12Get down to the dive shop
Are you making do with stuff that isn't working properly? Has your regulator seen better days? Are you still using a horse-collar BC? Has your computer long been superseded by those with more modern algorithms? Does your lamp battery not hold its charge? Does your mask now need optical lenses? Are your fin straps hanging dangerously by a thread? You know what's needed.

13Get redundant
No, we don't mean lose your job and disappear to some exotic destination to go diving - although that's not a bad idea. Look at your equipment and see if you can add redundancy so that in the event of failure you always have an alternative. For example, twin cylinder valves combined with two regulators give you redundancy, whereas an ordinary alternative air source from a single first-stage does not.

14Find a new angle
First we needed to train, then we were needed to help train others. So why do you go diving now? Archaeology, marine biology, photography... take annterest in an "ology" or an "ography" and give your diving a renewed focus.

15Know your boat
It is remarkable that so few divers take an interest in the most important aspect of their safety - the boat. The RNLI will tell you how often they rescue divers because of problems with RIBs and other small dive craft. A boat is not a taxi. You can't just hop on another one if yours breaks down! Know too how and why a boat manoeuvres. When you are in the water waiting to be picked up you are very vulnerable, so it is important to understand what the coxswain is trying to do.

16Get the knowledge
Don't believe everything others tell you! When you dive, never leave crucial decisions affecting your well-being to others who might be even less well-informed. Knowledge is power, and best kept in the right hands - your own.

17Keep an open mind
It's a sad fact of life that many a man's greatest passion is defending his ignorance.
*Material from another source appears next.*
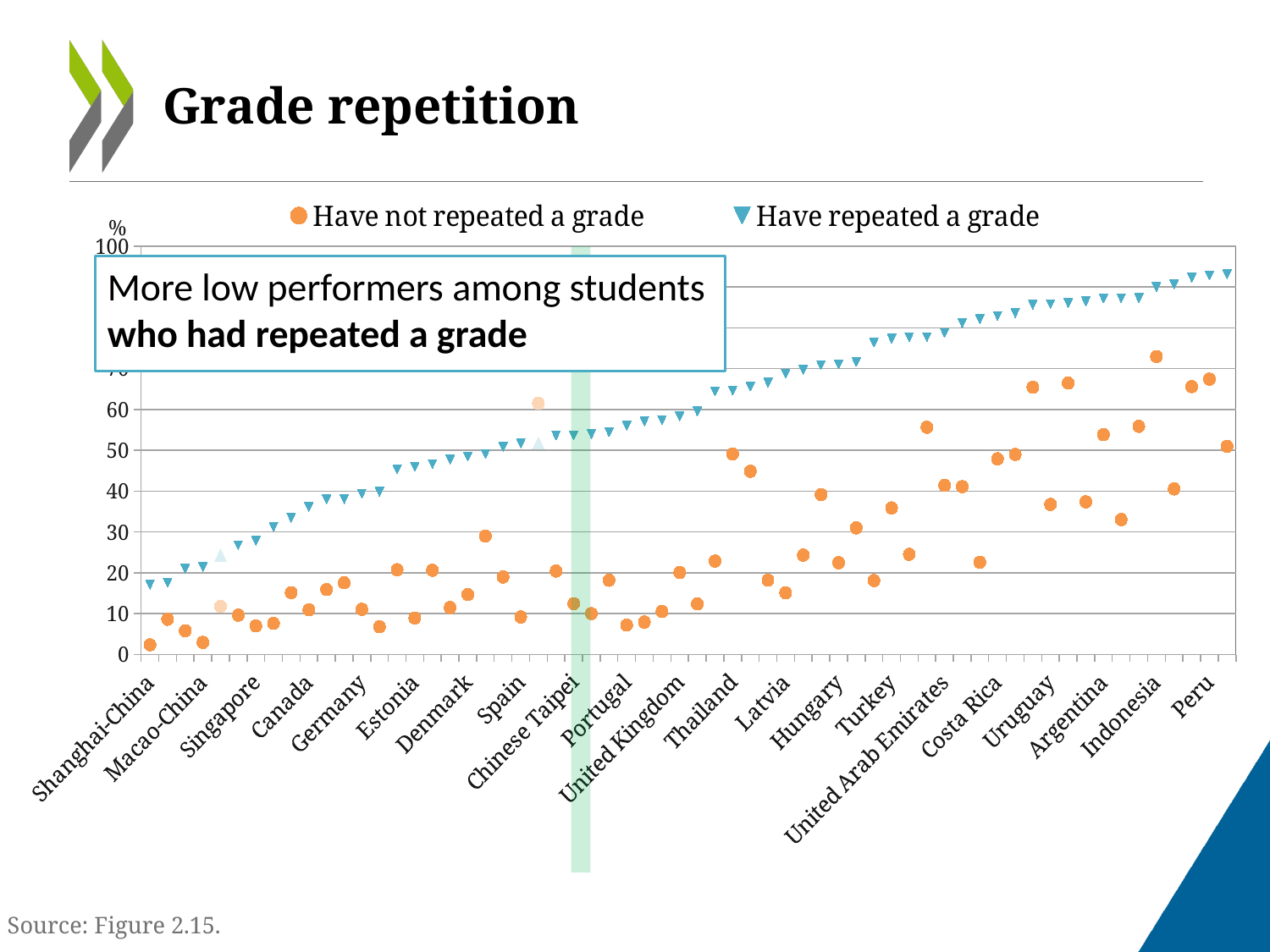
Which series is shown with blue triangle markers? Have repeated a grade What kind of chart is shown on the slide? Scatter chart How many country labels are printed along the x axis? 21 Do the values for 'Have repeated a grade' rise or fall from left to right along the x axis? Rise What is the title of the slide containing the chart? Grade repetition Which country has the lowest value for 'Have repeated a grade'? Shanghai-China Is the value for 'Have repeated a grade' in Chinese Taipei greater or less than 40? greater Is the value for 'Have not repeated a grade' in Shanghai-China greater or less than 10? less Is the value for 'Have repeated a grade' in Peru greater or less than 90? greater How many series does the legend list? 2 For Peru, which is larger: the value for 'Have repeated a grade' or 'Have not repeated a grade'? Have repeated a grade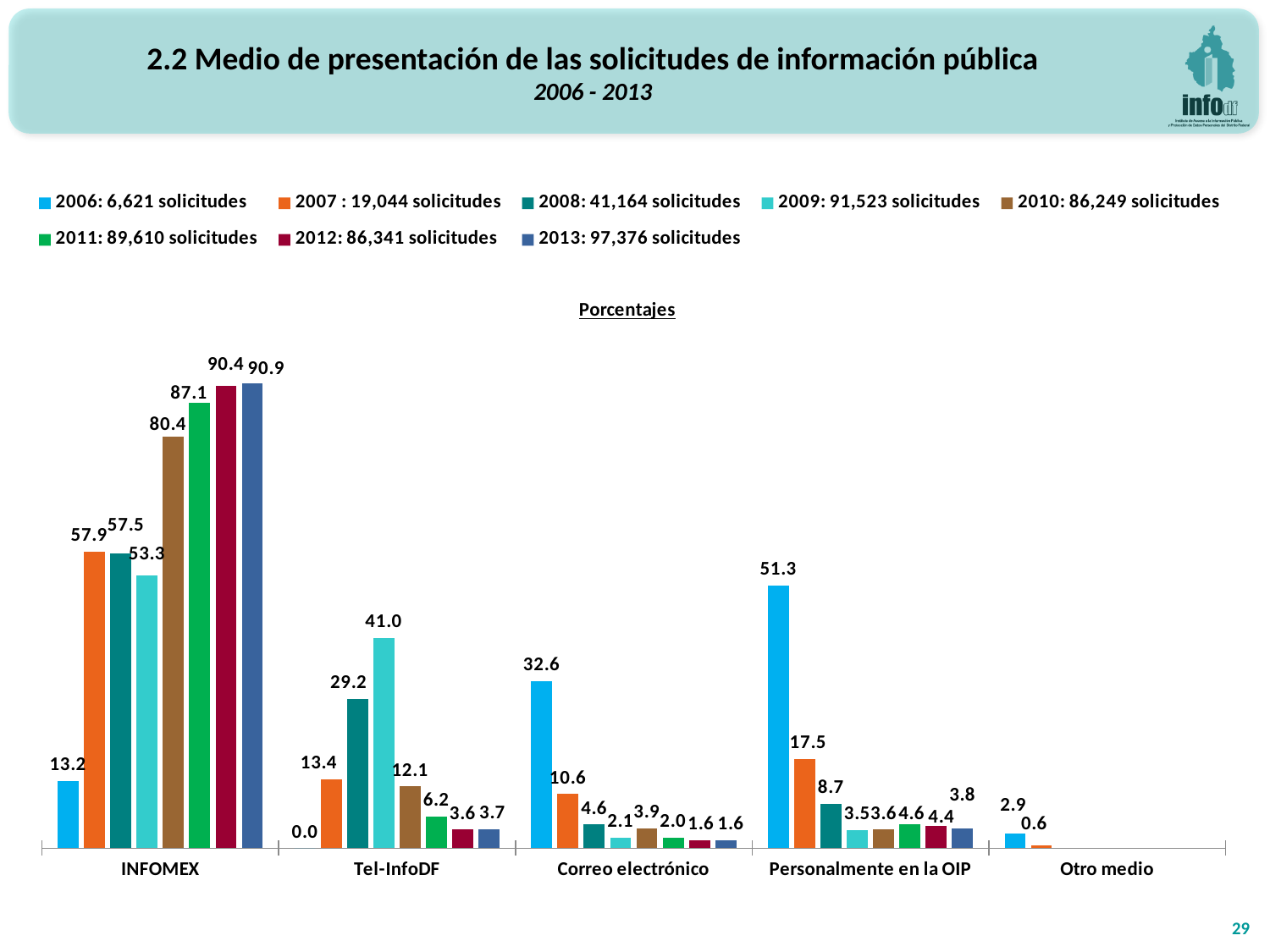
What is the percentage for Tel-InfoDF in 2009? 41.0 What is the percentage for INFOMEX in 2013? 90.9 Does the percentage for INFOMEX rise or fall from 2010 to 2013? rise What is the percentage for Personalmente en la OIP in 2006? 51.3 Which is larger for Personalmente en la OIP: the 2007 value or the 2008 value? 2007 What type of chart is shown on the slide? bar chart According to the legend, how many solicitudes were there in 2013? 97,376 What is the difference between the 2006 and 2007 percentages for Correo electrónico? 22.0 Which year has the lowest percentage for Tel-InfoDF? 2006 How many categories are shown on the x axis? 5 Which year has the highest percentage for INFOMEX? 2013 How many series does the legend list? 8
Having diving certification doesn't mean you know all there is to know, and you can sometimes learn from surprising sources. There's nothing like finding that something you had always believed to be correct proves otherwise.

18Understand the sea
It might look a boring subject but the movement of water, especially around the coast of Britain, crucially affects what we do in it. There are plenty of elementary books on tides and currents, and a better understanding of water movement will help you determine when it is safe to dive and when you should knock it on the head.

19Be a lifesaver
It is to be hoped that few of us will ever need to use our life-saving skills in earnest, but be prepared to act correctly should the moment arise. And why are life-saving instructors so good at what they do? Because they practise a lot.

20Practise
A New York cab-driver was once asked how to get to Carnegie Hall. "Lady, you gotta practise," he replied. If you want to be good at anything, there is no alternative to doing it over and over until you get it right. Good technique is not learnt from a book. Put it into practice as much as you can - and that can mean in the pool as well as open water.

There is a 21st resolution, too. It is simply: Go diving!